Theorem 1. If \(x\) and \(y\) are vectors in an inner product space, then (Schwarz’s inequality) \[|(x, y)| \leq\|x\| \cdot\|y\|.\] 

Proof. If \(y=0\) , both sides vanish. If \(y \neq 0\) , then the set consisting of the vector \(y /\|y\|\) is orthonormal, and, consequently, by Bessel’s inequality \[|(x, y /\|y\|)|^{2} \leq \|x\|^{2}.\]

The Schwarz inequality has important arithmetic, geometric, and analytic consequences.

  1. In any inner product space we define the distance \(\delta(x, y)\) between two vectors \(x\) and \(y\) by \[\delta(x, y)=\|x-y\|=\sqrt{(x-y, x-y)}.\] In order for \(\delta\) to deserve to be called a distance, it should have the following three properties:
    1. \(\delta(x, y)=\delta(y, x)\) ,
    2. \(\delta(x, y) \geq 0\) ; \(\delta(x, y)=0\) if and only if \(x=y\) ,
    3. \(\delta(x, y) \leq \delta(x, z)+\delta(z, y)\) .
    4. \(\delta(x, y)=\delta(x+z, y+z)\) .)
  2. In the Euclidean space \(\mathbb{R}^{n}\) , the expression \[\frac{(x, y)}{\|x\| \cdot\|y\|}\] gives the cosine of the angle between \(x\) and \(y\) . The Schwarz inequality in this case merely amounts to the statement that the cosine of a real angle is \(\leq 1\) .
  3. In the unitary space \(\mathbb{C}^{n}\) , the Schwarz inequality becomes the so-called Cauchy inequality; it asserts that for any two sequences \((\xi_{1}, \ldots, \xi_{n})\) and \((\eta_{1}, \ldots, \eta_{n})\) of complex numbers, we have \[\bigg|\sum_{i=1}^{n} \xi_{i} \bar{\eta}_{i}\bigg|^{2} \leq \sum_{i=1}^{n}|\xi_{i}|^{2} \cdot \sum_{i=1}^{n}|\eta_{i}|^{2}.\] 
  4. In the space \(\mathcal{P}\) , the Schwarz inequality becomes \[\bigg|\int_{0}^{1} x(t) \overline{y(t)} \,d t\bigg|^{2} \leq \int_{0}^{1}|x(t)|^{2} \,d t \cdot \int_{0}^{1}|y(t)|^{2} \,d t.\] 

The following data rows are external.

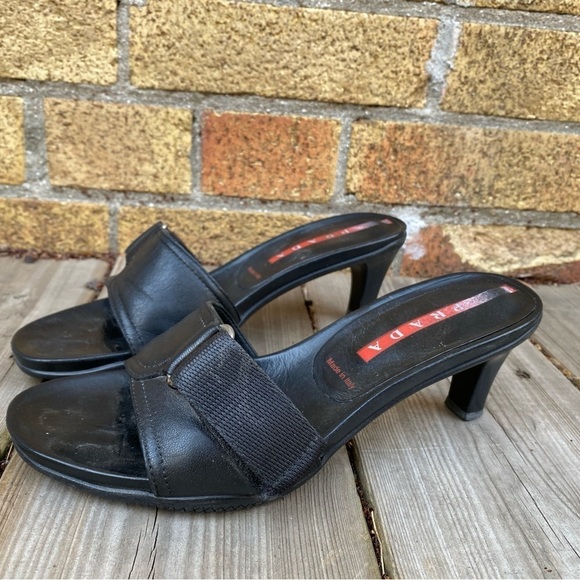 Vintage Prada Sport Black Leather Mules Size 35.5 - Picture 7 of 16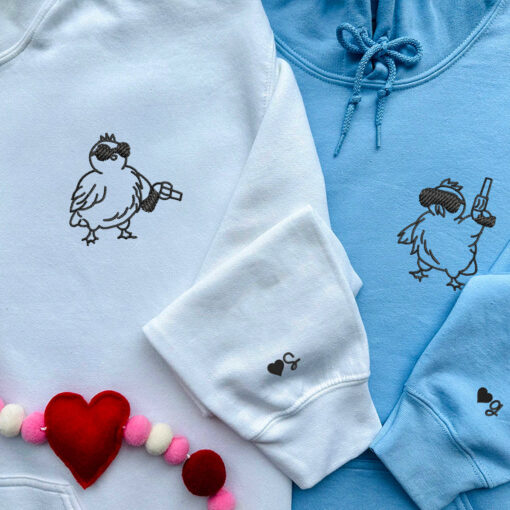 Custom Embroidered Chicken with Gun Matching Hoodies for Couples, Personalized Couple Sweatshirt, Couple Embroidered Sweatshirt, Valentine's Day Gifts Idea For Him Her - Image 7
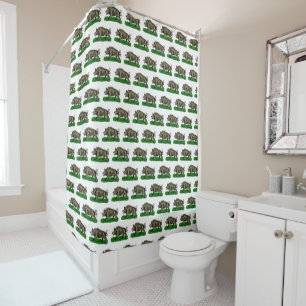 Vintage Wild Boar Drawing BW #3C Shower Curtain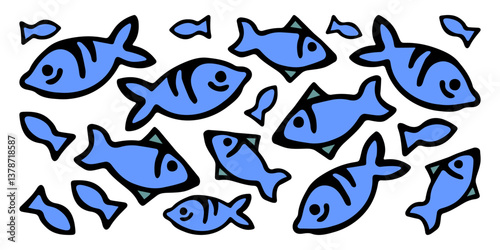 Vector horizontal banner, with fish of different sizes, on a white isolated background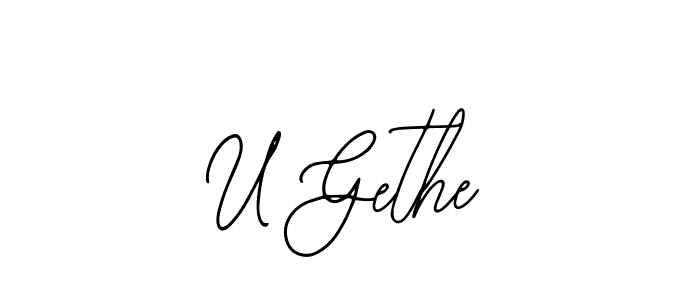 How to make U Gethe signature? Bearetta-2O07w is a professional autograph style. Create handwritten signature for U Gethe name. U Gethe signature style 12 images and pictures png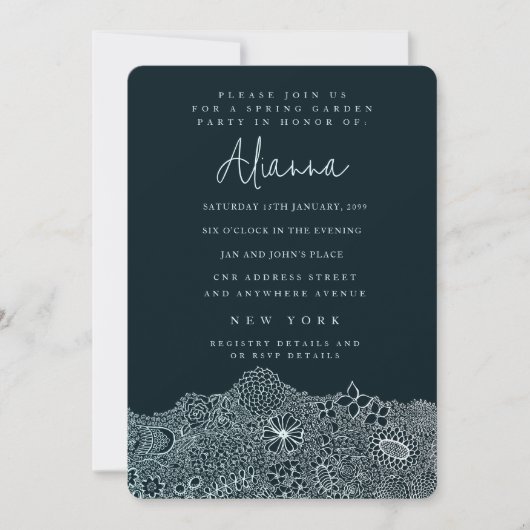 ガーデンユニークシーンアーティスト誕生日スカイブルー 招待状 (正面)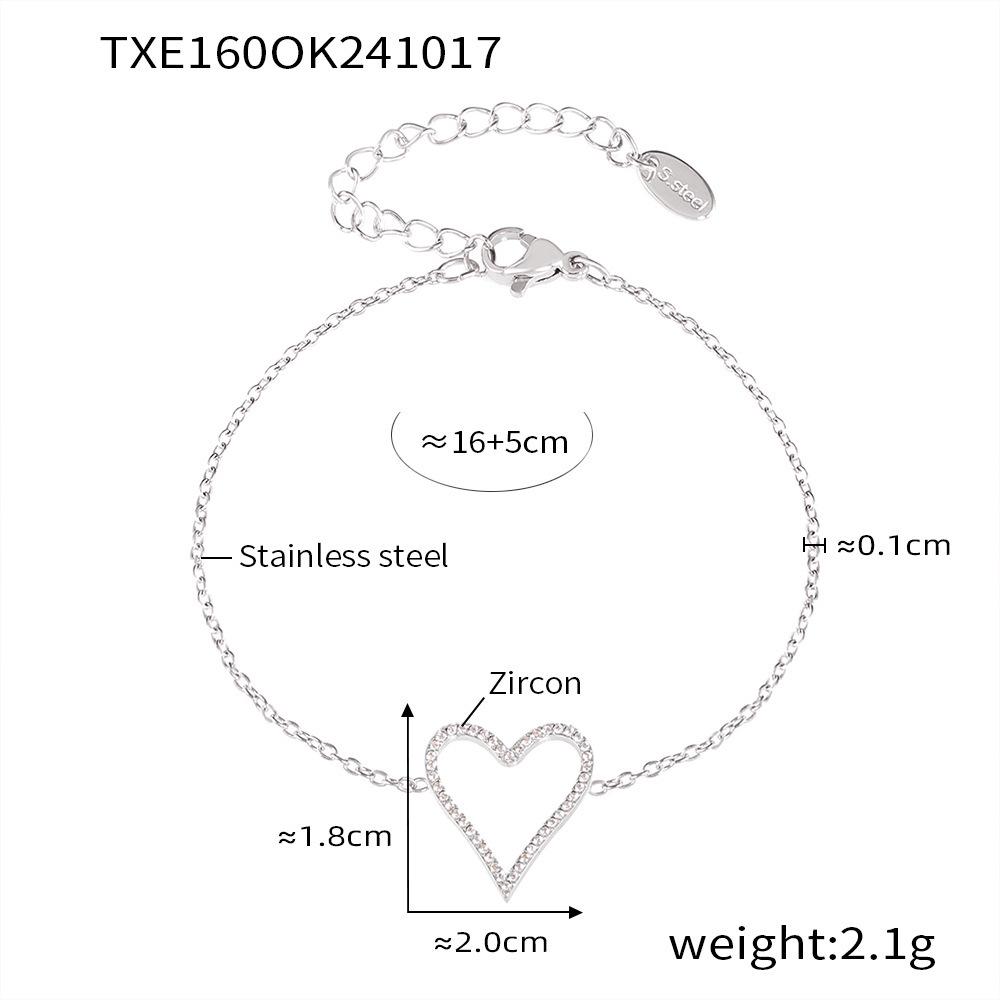 Браслет-цепочка на ключицу с цирконом Qiong Yao Heart - Легкая роскошь, Простой женский набор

It is useful to observe that the relations mentioned in (1)-(4) above are not only analogous to the general Schwarz inequality, but actually consequences or special cases of it.

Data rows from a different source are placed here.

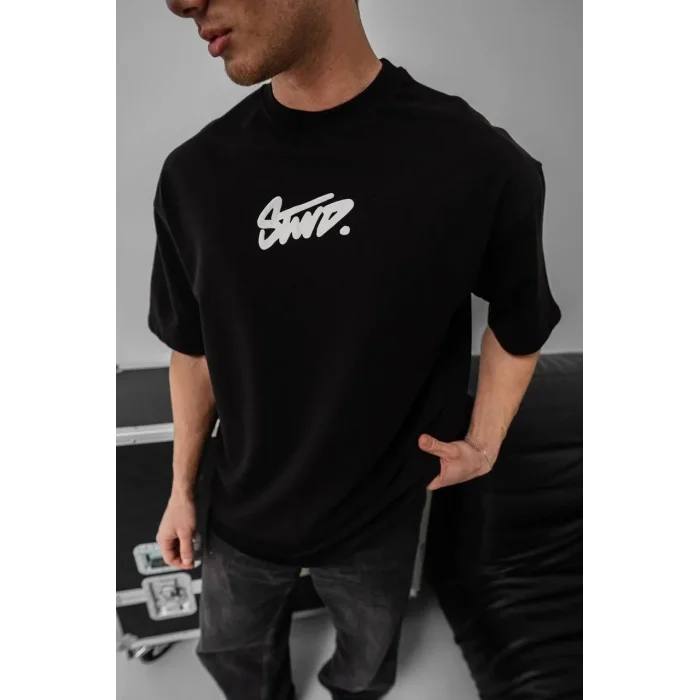 Erkek Kısa Kol Yazlık Tişört Bisiklet Yaka Baskılı Oversize T-Shirt - Siyah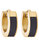Black Enamel Huggie Hoop Earrings In 18K Gold Plated Stainless Steel - Gold, Black
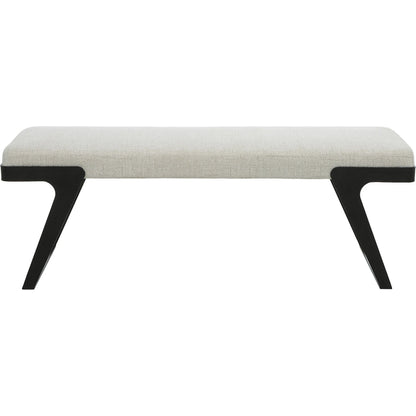 Hover Bench by Uttermost in white and black. Made from iron, mdf, foam, fabric in a modern style.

  1. We mention in passing that there is room between the two notions (general vector spaces and inner product spaces) for an intermediate concept of some interest. This concept is that of a normed vector space, a vector space in which there is an acceptable definition of length, but nothing is said about angles. A norm in a (real or complex) vector space is a numerically valued function \(\|x\|\) of the vectors \(x\) such that \(\|x\| \geq 0\) unless \(x=0\) , \(\|\alpha x\|=|\alpha| \cdot\|x\|\) , and \(\|x+y\| \leq\|x\|+\|y\|\) . Our discussion so far shows that an inner product space is a normed vector space; the converse is not in general true. In other words, if all we are given is a norm satisfying the three conditions just given, it may not be possible to find an inner product for which \((x, x)\) is identically equal to \(\|x\|^{2}\) . In somewhat vague but perhaps suggestive terms, we may say that the norm in an inner product space has an essentially "quadratic" character that norms in general need not possess.